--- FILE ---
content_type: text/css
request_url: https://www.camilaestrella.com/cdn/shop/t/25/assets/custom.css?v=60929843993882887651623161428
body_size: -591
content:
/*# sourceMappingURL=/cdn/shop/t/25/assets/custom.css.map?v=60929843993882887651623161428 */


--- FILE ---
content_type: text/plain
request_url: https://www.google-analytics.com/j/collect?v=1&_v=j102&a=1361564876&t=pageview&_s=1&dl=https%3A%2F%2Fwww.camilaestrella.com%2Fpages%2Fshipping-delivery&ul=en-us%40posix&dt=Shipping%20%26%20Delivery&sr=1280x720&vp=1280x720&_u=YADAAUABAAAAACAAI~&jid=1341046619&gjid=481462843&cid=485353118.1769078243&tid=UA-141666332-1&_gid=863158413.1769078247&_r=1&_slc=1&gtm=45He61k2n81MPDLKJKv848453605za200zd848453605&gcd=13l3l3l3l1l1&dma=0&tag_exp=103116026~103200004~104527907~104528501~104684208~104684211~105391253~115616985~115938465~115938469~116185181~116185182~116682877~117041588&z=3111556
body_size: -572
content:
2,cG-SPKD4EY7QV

==

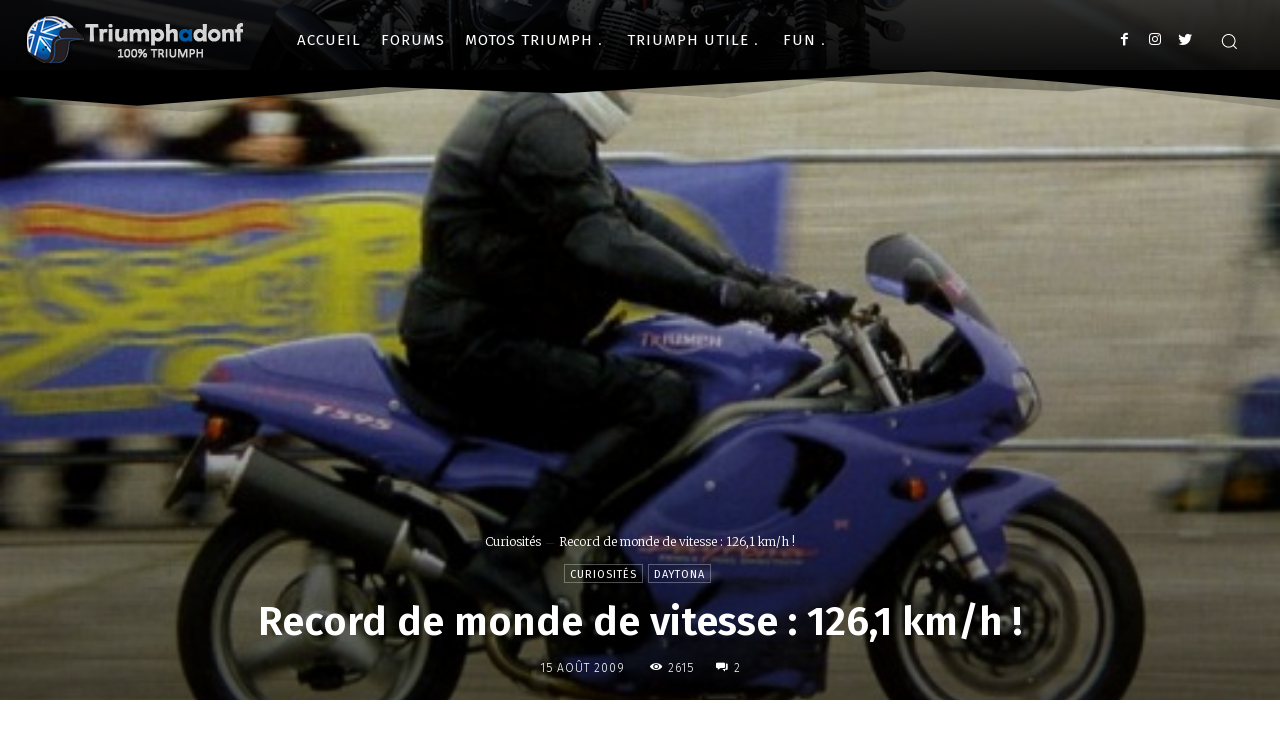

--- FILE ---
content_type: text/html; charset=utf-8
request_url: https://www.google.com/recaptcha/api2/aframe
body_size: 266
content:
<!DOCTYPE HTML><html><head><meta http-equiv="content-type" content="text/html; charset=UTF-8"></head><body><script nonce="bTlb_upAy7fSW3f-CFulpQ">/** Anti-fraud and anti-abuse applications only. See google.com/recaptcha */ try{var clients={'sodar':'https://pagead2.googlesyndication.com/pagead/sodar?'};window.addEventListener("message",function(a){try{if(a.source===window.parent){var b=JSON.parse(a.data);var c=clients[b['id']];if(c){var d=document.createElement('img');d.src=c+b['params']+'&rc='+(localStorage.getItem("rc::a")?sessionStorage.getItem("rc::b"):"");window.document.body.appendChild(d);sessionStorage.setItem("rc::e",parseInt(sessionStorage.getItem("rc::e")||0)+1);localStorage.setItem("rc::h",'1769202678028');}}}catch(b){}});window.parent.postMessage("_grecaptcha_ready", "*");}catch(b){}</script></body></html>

==

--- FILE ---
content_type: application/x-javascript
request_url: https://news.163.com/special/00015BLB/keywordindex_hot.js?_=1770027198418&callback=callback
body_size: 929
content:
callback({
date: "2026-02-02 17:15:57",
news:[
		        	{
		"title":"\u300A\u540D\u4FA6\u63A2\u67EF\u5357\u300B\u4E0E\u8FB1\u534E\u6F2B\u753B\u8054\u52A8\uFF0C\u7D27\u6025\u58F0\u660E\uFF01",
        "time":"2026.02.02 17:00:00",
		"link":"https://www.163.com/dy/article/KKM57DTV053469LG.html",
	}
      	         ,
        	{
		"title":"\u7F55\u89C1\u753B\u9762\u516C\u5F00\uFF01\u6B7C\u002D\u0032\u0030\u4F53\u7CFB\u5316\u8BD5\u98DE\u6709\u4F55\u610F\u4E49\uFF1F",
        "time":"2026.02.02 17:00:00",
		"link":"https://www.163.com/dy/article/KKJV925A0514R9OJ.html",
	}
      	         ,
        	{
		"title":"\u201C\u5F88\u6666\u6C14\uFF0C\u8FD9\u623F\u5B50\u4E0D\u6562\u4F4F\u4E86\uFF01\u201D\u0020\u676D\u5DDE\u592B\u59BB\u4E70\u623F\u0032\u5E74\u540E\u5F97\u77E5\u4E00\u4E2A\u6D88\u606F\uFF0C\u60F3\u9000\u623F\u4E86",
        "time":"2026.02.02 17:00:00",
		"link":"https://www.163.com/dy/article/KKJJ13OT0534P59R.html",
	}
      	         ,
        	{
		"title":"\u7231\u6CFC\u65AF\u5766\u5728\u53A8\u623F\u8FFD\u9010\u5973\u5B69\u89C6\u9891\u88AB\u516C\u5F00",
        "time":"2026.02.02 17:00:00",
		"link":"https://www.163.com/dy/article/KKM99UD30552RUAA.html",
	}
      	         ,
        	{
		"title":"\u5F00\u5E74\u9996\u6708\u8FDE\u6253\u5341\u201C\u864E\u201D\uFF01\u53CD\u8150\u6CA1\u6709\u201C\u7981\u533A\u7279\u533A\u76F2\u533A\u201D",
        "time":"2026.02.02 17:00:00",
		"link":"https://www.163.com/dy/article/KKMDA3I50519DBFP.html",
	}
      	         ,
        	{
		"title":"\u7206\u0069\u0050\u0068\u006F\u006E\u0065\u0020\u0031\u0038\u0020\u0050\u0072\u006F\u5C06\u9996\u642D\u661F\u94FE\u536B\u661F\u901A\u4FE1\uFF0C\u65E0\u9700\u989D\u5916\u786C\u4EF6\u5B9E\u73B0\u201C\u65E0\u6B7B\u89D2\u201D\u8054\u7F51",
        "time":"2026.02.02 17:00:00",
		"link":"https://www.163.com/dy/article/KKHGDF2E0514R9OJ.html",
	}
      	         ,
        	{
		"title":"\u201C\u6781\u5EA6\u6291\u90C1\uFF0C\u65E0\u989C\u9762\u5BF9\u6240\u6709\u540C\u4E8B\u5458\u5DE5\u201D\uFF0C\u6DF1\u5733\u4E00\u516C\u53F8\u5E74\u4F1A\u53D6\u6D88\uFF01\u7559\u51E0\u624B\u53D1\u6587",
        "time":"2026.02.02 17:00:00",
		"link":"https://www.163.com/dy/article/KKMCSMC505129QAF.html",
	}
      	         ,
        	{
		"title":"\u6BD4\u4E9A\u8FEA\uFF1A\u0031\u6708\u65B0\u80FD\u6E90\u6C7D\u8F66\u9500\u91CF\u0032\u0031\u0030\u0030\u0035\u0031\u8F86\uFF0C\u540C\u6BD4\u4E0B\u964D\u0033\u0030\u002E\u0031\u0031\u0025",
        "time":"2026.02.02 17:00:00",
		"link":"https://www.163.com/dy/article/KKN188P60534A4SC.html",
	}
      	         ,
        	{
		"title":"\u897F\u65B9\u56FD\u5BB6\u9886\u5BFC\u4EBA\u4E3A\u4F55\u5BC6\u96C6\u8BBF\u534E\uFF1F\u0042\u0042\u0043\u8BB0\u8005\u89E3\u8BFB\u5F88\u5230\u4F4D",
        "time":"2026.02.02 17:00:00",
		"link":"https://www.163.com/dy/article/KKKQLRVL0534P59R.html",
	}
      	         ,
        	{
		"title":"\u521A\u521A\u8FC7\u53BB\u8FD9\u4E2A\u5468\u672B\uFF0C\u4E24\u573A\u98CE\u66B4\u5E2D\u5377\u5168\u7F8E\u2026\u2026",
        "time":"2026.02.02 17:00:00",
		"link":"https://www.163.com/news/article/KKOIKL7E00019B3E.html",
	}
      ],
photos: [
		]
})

## ACTIVITY
Among the lines of the data, some contain the word "custom". How many are there? Reply with the number alone.

## RESULT
2